• [Work task A]
In the text passage about SSD upgrades, at what speed does the metal disk in a typical hard drive usually spin?
• [Work task B]
Write a continuation of the passage about upgrading to an SSD, picking up after its final sentence.

Give your computer a speed boost with an SSD

There’s nothing that can make as big a difference in the speed of a computer as upgrading the hard drive to a Solid State Drive (SSD). This is an upgrade that I wouldn’t recommend a typical user try to perform on their own, but it is well worth having done. Changing from a traditional spinning disk drive to a solid state drive will dramatically improve the performance and general zippiness of your computer. Everything from booting up the computer, to launching applications, to installing software and updates, and many more everyday tasks, are much faster when you have an SSD. Why, you may ask?

First lets take a look at a typical hard drive found in most computers. If you were to open it up, you would find a metal disk that spins around at typically 5400 RPM. There are small read heads that move around the different parts of the disk to read the various sections of the drive. All the data is stored on the parts of the disk as tiny magnetic charges. As the head passes over the section of the disk with the data, it picks up on these tiny magnetic fields and reads them as data. They are very much a mechanical device, and they do tend to wear out over time. These drives are great and generally fairly reliable, and they have been used in computers since the 1950s, but we have a much better solution now.

Solid State Drives do away with all the mechanical parts and replaces them with memory chips, the same technology you find in those USB flash drives and SD cards everyone has now. This is great because they are much faster than traditional hard drives. A typical mechanical hard drive can read and write data to the drive at about 100 megabytes per second (MBps) whereas a standard SSD can read and write somewhere in the neighborhood of 500 MBps, and they are getting faster every year. This is also assuming the traditional hard drive is performing at it’s peak. It’s not uncommon for spinning disk drives to slow down dramatically with age and use. Some that I’ve benchmarked have slowed down to an average of only 5 – 10 MBps.

Quantitative chart reasoning data
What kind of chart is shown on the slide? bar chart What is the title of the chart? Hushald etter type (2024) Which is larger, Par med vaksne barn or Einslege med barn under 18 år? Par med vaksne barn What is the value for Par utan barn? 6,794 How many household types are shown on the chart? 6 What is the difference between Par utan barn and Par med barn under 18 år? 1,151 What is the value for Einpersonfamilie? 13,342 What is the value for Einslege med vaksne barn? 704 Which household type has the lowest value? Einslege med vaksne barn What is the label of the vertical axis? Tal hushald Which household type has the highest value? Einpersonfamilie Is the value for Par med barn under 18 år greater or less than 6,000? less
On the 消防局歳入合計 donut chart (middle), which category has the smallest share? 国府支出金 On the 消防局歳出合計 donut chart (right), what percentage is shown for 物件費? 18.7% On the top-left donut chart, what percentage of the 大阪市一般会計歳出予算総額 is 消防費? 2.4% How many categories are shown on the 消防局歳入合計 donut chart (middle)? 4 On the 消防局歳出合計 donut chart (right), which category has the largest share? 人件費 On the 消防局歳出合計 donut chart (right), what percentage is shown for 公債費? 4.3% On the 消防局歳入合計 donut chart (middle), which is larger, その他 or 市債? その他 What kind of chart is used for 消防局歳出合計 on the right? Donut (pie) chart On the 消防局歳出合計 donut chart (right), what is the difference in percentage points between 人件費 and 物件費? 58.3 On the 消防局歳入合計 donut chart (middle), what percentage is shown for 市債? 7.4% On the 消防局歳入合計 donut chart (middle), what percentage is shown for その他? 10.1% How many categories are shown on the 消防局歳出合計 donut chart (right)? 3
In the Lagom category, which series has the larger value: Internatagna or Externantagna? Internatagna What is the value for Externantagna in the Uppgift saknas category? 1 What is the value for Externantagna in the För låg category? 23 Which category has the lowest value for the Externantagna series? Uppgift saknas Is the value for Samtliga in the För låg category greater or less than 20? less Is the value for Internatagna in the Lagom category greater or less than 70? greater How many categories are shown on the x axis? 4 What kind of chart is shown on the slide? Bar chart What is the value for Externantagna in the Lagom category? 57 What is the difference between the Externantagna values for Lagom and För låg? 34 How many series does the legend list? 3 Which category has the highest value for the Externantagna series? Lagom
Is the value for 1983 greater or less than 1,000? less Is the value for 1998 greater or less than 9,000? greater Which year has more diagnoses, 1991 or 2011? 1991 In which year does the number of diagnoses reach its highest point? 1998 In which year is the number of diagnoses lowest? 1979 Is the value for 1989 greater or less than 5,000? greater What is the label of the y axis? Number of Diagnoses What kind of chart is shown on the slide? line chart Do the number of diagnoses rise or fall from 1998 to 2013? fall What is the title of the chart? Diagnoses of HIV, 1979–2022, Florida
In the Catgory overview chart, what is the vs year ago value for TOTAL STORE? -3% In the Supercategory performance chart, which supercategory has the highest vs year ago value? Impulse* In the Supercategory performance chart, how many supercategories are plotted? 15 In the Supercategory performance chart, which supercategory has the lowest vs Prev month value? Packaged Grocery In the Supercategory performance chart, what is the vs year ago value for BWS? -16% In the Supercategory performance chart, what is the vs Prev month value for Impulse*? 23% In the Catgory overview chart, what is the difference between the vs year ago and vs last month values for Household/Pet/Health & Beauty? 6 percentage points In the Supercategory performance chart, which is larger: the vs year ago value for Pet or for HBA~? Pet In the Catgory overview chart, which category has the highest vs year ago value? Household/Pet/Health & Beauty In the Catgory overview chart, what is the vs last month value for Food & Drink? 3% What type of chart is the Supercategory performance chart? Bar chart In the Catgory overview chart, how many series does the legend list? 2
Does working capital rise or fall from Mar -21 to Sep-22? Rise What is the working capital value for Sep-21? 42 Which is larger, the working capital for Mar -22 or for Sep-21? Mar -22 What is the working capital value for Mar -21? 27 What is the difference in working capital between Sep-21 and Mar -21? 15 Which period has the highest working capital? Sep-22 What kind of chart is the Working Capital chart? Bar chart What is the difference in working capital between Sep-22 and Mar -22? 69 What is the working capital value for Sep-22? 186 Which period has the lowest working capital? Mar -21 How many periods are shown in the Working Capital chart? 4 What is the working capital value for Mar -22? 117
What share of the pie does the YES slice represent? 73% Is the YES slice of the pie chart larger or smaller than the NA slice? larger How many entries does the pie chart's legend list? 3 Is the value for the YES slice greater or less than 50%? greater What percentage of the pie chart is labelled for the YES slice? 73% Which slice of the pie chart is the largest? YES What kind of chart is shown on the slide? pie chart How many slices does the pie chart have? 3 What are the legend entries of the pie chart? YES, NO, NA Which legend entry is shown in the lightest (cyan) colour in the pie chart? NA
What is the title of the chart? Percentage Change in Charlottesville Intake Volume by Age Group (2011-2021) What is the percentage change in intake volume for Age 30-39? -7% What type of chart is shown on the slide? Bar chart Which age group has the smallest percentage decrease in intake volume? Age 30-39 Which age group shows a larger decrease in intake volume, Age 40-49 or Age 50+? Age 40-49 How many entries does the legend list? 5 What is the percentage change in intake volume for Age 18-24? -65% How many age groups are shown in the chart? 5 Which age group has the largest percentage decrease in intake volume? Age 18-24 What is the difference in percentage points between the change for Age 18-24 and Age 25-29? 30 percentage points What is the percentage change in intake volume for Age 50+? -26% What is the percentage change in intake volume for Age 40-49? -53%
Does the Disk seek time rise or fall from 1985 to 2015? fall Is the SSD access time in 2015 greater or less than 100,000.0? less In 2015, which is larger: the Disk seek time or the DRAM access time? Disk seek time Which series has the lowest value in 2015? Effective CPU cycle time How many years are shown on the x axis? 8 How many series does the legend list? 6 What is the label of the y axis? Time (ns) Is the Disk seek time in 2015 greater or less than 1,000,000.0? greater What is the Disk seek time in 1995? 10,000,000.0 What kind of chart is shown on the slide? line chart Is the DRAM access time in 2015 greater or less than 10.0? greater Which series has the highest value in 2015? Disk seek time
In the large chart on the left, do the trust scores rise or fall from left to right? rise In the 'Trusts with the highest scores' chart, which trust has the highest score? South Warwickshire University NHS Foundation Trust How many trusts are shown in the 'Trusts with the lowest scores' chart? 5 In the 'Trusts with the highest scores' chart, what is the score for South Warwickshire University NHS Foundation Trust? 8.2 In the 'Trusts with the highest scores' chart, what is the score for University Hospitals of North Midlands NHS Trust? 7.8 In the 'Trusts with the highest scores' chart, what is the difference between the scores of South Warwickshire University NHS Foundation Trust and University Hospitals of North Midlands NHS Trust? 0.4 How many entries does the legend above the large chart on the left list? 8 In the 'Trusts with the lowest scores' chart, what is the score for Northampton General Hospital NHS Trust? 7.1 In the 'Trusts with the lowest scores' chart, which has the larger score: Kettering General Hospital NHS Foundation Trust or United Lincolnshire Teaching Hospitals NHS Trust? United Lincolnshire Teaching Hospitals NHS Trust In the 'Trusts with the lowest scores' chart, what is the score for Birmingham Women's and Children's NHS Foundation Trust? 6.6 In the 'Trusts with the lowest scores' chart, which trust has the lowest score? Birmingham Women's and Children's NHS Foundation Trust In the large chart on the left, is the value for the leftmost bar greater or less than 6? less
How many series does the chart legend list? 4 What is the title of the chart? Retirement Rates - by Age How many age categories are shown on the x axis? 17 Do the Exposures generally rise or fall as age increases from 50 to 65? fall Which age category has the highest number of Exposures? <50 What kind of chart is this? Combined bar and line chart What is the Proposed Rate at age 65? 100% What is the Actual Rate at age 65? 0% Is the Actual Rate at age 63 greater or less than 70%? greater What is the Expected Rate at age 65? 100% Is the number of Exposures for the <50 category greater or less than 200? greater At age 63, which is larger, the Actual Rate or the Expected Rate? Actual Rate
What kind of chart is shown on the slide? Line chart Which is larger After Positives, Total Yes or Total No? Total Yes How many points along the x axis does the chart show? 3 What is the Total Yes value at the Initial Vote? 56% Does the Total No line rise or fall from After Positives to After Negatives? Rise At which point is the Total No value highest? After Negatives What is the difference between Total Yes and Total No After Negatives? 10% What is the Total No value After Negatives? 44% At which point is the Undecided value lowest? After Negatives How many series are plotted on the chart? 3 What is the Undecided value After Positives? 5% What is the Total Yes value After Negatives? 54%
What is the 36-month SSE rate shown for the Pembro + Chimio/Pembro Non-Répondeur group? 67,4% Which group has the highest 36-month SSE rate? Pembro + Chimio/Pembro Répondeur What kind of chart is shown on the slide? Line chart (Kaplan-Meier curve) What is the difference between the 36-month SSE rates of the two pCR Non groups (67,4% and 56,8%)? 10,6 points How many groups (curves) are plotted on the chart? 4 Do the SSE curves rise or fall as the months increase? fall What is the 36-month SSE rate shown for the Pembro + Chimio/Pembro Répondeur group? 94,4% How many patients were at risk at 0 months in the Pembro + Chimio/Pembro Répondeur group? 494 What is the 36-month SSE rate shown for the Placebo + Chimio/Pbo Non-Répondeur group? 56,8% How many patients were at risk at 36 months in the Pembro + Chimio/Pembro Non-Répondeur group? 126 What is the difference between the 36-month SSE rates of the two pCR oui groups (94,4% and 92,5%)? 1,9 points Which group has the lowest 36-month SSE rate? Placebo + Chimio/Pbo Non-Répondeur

• [Reply A]
Typically 5400 RPM.

• [Reply B]
HDTune benchmarking a traditional hard drive

If you want to see if your hard drive is slower than it should be you can download the program HDTune or CrystalDiskMark and get a benchmark of your system’s hard drive.

When shopping for a new computer I always recommend looking for one that has an SSD instead of a traditional hard drive. But if you already have a computer with a spinning disk, you can upgrade to an SSD. This involves connecting the new drive to the computer via an adapter to the USB port, then cloning the contents of the old drive onto the new one. Once the drive has been cloned, the old drive is physically removed and the SSD installed in it’s place. All the data is exactly the same, and the only difference you will notice is the speed increase.

The one drawback SSDs have is they tend to be smaller in capacity than traditional hard drives, and they are more expensive per gigabyte of storage. For example a 1TB (terabyte) (1 terabyte equals about 1,000 gigabytes) hard drive can be purchase for around $50, whereas a 1TB SSD (as of this writing) is around $150. Most people opt for a smaller SSD, usually a 240GB model for around $70. If you don’t need the extra space that is your best option. If you really do need lots of space, maybe an SSD isn’t the best choice, at least until the prices fall. SSD prices have been falling dramatically over the past couple years. You can see how much space you are currently using by opening the Windows File Explorer usually found in the taskbar, clicking on the Computer icon on the left, then right click on the Local Disk (C:) drive on the right and choose Properties. You can see how much is used, how much is free, and the drive’s total capacity.

SSDs do have a limited number of times that data can be written to them, but that limit is astonishingly high and the average computer user will replace their computer twice over before it would come even close to hitting that limit. You’re far more likely to have a mechanical hard drive wear out before an SSD.